It is the banker who, after the passage of fifteen years, thinks of the original bet as wild and senseless.
And this wild, senseless bet was carried out!
It is wild and senseless on the banker's part because he is putting up two million rubles against nothing. There is no quid pro quo. If the lawyer defaults on his part of the agreement and leaves his confinement before the fifteen-year term is up, then the banker gains nothing, and he is out the expense of providing for the lawyer for whatever time he spends in solitary comfort in the banker's guest lodge. On the other hand, if the lawyer sticks it out for fifteen years, the banker loses two million rubles. When the story opens that sum of money means a great deal to the aging man. If he pays the lawyer he will be ruined. He is seriously considering murdering his prisoner, thereby becoming a murderer and a scoundrel at the same time.

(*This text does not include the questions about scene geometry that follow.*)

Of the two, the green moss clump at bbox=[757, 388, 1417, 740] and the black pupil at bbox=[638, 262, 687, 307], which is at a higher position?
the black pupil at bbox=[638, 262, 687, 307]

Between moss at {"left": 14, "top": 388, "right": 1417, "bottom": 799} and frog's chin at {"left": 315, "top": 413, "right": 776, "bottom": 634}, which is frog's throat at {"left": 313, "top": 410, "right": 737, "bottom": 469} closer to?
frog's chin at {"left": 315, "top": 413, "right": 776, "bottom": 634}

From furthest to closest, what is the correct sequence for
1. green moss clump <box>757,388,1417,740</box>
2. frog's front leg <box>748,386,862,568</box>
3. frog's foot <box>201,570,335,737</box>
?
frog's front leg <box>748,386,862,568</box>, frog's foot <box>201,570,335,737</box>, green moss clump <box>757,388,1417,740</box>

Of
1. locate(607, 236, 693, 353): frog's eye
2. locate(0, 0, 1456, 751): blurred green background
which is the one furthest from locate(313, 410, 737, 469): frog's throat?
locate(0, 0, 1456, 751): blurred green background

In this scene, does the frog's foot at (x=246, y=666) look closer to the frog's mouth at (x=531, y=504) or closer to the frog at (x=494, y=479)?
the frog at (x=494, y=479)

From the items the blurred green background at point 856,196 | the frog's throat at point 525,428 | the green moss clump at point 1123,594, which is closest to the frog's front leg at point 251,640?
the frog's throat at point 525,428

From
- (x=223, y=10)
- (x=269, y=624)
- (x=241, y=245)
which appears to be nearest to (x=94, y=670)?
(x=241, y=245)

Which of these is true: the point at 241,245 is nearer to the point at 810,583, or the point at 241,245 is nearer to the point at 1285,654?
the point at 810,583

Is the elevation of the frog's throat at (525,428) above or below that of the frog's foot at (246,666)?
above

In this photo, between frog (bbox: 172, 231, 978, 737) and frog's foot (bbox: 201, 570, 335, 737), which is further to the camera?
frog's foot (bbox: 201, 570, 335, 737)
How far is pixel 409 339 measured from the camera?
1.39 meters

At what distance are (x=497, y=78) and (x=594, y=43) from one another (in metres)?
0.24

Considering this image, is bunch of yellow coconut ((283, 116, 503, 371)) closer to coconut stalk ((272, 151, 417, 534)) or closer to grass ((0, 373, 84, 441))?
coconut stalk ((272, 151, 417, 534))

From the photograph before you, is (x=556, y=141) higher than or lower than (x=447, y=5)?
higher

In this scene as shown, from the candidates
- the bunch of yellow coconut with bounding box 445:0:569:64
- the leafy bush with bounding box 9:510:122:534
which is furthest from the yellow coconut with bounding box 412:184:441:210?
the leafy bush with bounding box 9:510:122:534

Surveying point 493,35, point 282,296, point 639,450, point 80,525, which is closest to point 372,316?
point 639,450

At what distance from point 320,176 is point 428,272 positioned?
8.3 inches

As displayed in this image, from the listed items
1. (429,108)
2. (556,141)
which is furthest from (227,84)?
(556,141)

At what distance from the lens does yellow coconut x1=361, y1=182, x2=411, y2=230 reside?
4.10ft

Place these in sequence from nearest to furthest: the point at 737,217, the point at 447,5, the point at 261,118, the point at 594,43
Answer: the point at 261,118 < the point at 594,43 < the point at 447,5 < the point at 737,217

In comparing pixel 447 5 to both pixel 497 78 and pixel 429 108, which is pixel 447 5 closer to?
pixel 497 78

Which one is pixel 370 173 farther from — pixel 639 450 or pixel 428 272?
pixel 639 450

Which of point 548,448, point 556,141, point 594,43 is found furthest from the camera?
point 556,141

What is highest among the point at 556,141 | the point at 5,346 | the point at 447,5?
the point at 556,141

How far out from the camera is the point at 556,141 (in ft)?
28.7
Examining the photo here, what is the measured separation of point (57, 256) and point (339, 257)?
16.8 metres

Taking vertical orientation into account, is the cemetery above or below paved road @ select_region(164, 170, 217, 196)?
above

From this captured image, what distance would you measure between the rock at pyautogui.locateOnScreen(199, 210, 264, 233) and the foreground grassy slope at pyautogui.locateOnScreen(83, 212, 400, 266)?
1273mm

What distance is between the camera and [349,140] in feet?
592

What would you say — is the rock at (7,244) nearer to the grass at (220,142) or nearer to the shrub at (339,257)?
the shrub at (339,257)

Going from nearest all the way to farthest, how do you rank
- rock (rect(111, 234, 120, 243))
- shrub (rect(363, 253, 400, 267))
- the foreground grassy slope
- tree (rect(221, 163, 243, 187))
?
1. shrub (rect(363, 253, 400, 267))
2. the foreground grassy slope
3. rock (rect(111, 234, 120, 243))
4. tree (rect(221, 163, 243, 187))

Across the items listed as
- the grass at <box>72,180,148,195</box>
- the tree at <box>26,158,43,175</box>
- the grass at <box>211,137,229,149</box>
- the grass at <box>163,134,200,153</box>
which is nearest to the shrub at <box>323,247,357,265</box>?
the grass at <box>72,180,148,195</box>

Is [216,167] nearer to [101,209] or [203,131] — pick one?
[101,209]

Fifteen years before, his millions had been beyond his reckoning; now he was afraid to ask himself which were greater, his debts or his assets. Desperate gambling on the Stock Exchange, wild speculation and the excitability which he could not get over even in advancing years, had by degrees led to the decline of his fortune and the proud, fearless, self-confident millionaire had become a banker of middling rank, trembling at every rise and fall in his investments.
On the lawyer's part, he is giving up the best years of his life on the chance of making a fortune. If he decides he can't stand the solitude and vacates the lodge voluntarily, he will have lost years of his life for nothing. If he stays there for the full fifteen years, he will have won two million rubles, but in effect he will have sold fifteen years of his youth for that amount of money. And in any case, the bet would have proved nothing as far as penology was concerned. As the banker reflects in Chekhov's long exposition:
"What was the object of that bet? What is the good of that man's losing fifteen years of his life and my throwing away two million? Can it prove that the death penalty is better or worse than imprisonment for life? No, no. It was all nonsensical and meaningless."
The bet is indeed "wild and senseless." Chekhov wanted to write such a story because the idea appealed to him (just as it appeals to readers)--but he had to make it plausible. He does this mainly by having the banker himself acknowledge that the bet was wild and senseless because it created a lot of trouble for both men and proved nothing. This is for the benefit of the reader--that is, to keep the reader from thinking the same thoughts himself. Nobody would ever make such a bet. Nobody would want to spend fifteen years in solitary confinement, and nobody would want to keep another man a prisoner on his own property for fifteen years. The story is implausible, but Chekhov was a great writer and made it not only plausible but memorable. We actually believe this happened. We can sympathize with both the banker and the lawyer. We are appalled by the ravages of time. The banker has become old and fearful and unscrupulous. The lawyer may think he has achieved high enlightenment, but he has lost all his youthful vitality and optimism, and he looks like a corpse. What good is the rest of his life to him? Where will he go? And he doesn't even collect the two million rubles!
It truly was a wild and senseless bet. But both men seem to have gained some wisdom and humility from it.